• Task brief: Write down every entry once more, exactly as it reads.

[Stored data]
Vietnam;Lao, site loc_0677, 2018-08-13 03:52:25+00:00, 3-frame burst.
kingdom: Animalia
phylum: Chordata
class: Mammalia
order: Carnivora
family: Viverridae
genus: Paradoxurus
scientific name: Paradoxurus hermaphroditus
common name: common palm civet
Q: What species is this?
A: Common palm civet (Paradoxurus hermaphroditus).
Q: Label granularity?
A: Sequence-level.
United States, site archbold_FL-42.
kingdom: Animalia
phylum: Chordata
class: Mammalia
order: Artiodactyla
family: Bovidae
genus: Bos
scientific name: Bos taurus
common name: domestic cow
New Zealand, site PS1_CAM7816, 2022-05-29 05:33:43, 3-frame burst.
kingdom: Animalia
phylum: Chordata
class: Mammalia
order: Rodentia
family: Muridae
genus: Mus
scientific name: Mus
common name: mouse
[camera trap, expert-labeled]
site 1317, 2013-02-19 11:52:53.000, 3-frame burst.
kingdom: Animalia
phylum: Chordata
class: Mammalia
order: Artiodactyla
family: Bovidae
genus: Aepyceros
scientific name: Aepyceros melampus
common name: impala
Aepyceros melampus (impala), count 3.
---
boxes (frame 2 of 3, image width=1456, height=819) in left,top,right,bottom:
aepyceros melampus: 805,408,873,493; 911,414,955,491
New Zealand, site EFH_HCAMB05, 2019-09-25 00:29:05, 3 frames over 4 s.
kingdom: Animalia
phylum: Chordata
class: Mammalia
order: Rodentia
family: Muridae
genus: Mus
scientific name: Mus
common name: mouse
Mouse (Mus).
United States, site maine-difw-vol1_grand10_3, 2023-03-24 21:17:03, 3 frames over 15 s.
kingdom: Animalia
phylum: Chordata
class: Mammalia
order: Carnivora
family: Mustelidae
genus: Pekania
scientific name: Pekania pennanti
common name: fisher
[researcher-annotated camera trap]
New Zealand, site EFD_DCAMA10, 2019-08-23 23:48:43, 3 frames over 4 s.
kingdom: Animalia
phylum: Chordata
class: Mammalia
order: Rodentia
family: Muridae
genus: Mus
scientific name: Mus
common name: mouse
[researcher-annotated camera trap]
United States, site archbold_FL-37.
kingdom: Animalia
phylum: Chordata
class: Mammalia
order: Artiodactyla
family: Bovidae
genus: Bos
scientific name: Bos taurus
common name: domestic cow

• Response to the exercise:
Vietnam;Lao, site loc_0677, 2018-08-13 03:52:25+00:00, 3-frame burst.
kingdom: Animalia
phylum: Chordata
class: Mammalia
order: Carnivora
family: Viverridae
genus: Paradoxurus
scientific name: Paradoxurus hermaphroditus
common name: common palm civet
Q: What species is this?
A: Common palm civet (Paradoxurus hermaphroditus).
Q: Label granularity?
A: Sequence-level.
United States, site archbold_FL-42.
kingdom: Animalia
phylum: Chordata
class: Mammalia
order: Artiodactyla
family: Bovidae
genus: Bos
scientific name: Bos taurus
common name: domestic cow
New Zealand, site PS1_CAM7816, 2022-05-29 05:33:43, 3-frame burst.
kingdom: Animalia
phylum: Chordata
class: Mammalia
order: Rodentia
family: Muridae
genus: Mus
scientific name: Mus
common name: mouse
[camera trap, expert-labeled]
site 1317, 2013-02-19 11:52:53.000, 3-frame burst.
kingdom: Animalia
phylum: Chordata
class: Mammalia
order: Artiodactyla
family: Bovidae
genus: Aepyceros
scientific name: Aepyceros melampus
common name: impala
Aepyceros melampus (impala), count 3.
---
boxes (frame 2 of 3, image width=1456, height=819) in left,top,right,bottom:
aepyceros melampus: 805,408,873,493; 911,414,955,491
New Zealand, site EFH_HCAMB05, 2019-09-25 00:29:05, 3 frames over 4 s.
kingdom: Animalia
phylum: Chordata
class: Mammalia
order: Rodentia
family: Muridae
genus: Mus
scientific name: Mus
common name: mouse
Mouse (Mus).
United States, site maine-difw-vol1_grand10_3, 2023-03-24 21:17:03, 3 frames over 15 s.
kingdom: Animalia
phylum: Chordata
class: Mammalia
order: Carnivora
family: Mustelidae
genus: Pekania
scientific name: Pekania pennanti
common name: fisher
[researcher-annotated camera trap]
New Zealand, site EFD_DCAMA10, 2019-08-23 23:48:43, 3 frames over 4 s.
kingdom: Animalia
phylum: Chordata
class: Mammalia
order: Rodentia
family: Muridae
genus: Mus
scientific name: Mus
common name: mouse
[researcher-annotated camera trap]
United States, site archbold_FL-37.
kingdom: Animalia
phylum: Chordata
class: Mammalia
order: Artiodactyla
family: Bovidae
genus: Bos
scientific name: Bos taurus
common name: domestic cow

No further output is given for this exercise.